You may think that the mark of a mature relationship is the moment when a couple moves in together, adopts a cat or spends the holidays with each other’s families. But what about sharing an e-mail account?
Now that’s a real commitment. It’s a step that more than one-fifth of American Internet users who are married or in a committed relationship have taken, according to a study released on Tuesday by the Pew Research Center’s Internet and American Life Project.
The study found that 27 per cent of couples share an e-mail account. Two-thirds of couples share the passwords for one or more of their online accounts with their main squeeze.
Pew’s data show that this practice is more common with older couples or those who have been in their relationship for more than 10 years, perhaps because such technologies as e-mail, social media and other accounts were introduced after they were an item.
Still, only 11 per cent of couples reported sharing a social media profile on such sites as Facebook with their spouse or partner – apparently there are some digital bridges that many still aren’t willing to cross.
The study also delved into the practice of sexting.
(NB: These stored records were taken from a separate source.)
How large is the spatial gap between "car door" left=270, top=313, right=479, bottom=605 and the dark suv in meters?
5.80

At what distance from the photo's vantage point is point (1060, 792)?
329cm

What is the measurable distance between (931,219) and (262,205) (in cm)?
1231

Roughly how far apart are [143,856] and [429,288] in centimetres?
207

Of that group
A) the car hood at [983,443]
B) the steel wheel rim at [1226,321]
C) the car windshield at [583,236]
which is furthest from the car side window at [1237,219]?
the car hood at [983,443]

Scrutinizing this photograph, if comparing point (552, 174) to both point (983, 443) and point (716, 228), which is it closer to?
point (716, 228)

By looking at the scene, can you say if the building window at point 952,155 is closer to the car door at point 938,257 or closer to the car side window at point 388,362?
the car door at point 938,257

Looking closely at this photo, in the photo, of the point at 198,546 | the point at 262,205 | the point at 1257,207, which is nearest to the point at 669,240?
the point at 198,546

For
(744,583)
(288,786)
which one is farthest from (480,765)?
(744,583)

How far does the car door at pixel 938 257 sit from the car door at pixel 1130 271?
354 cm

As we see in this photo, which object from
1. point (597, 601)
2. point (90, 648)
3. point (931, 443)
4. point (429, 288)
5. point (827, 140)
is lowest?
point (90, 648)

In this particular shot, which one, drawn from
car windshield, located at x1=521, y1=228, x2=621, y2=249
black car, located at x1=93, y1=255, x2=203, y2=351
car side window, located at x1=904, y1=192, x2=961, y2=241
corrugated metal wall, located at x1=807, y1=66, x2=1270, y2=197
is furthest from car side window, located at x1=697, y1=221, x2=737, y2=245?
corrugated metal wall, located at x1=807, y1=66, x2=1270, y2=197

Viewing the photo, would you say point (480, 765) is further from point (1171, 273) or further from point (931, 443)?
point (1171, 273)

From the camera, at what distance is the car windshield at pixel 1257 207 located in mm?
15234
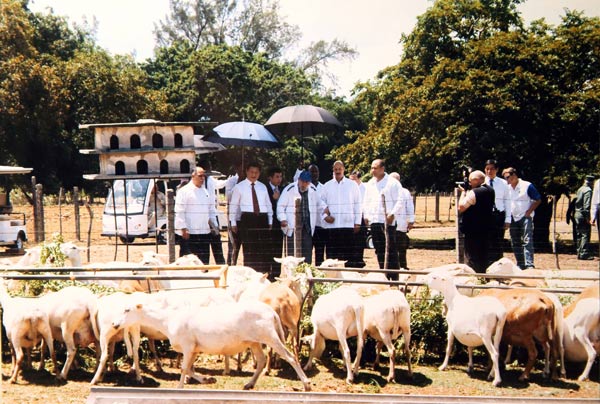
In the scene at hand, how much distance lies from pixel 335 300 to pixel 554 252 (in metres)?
2.03

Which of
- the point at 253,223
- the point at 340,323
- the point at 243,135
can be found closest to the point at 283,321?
the point at 340,323

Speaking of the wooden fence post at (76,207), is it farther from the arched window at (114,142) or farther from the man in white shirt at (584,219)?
the man in white shirt at (584,219)

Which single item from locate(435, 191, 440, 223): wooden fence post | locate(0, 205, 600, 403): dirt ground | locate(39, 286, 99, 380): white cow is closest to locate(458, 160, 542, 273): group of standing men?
locate(0, 205, 600, 403): dirt ground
Pew found that salacious messages are becoming more common, with about 9 per cent of cellphone owners reporting that they’ve sent a suggestive text or photo.
Meanwhile, 20 per cent say they’ve received one.
That’s a notable increase compared with last year, when the same study found that just 6 per cent of cellphone owners had sent sexts and 15 per cent of users had received them.
The younger the cellphone user, the more likely he or she was to sext, although there was an uptick across all age groups except those ages 55 and older.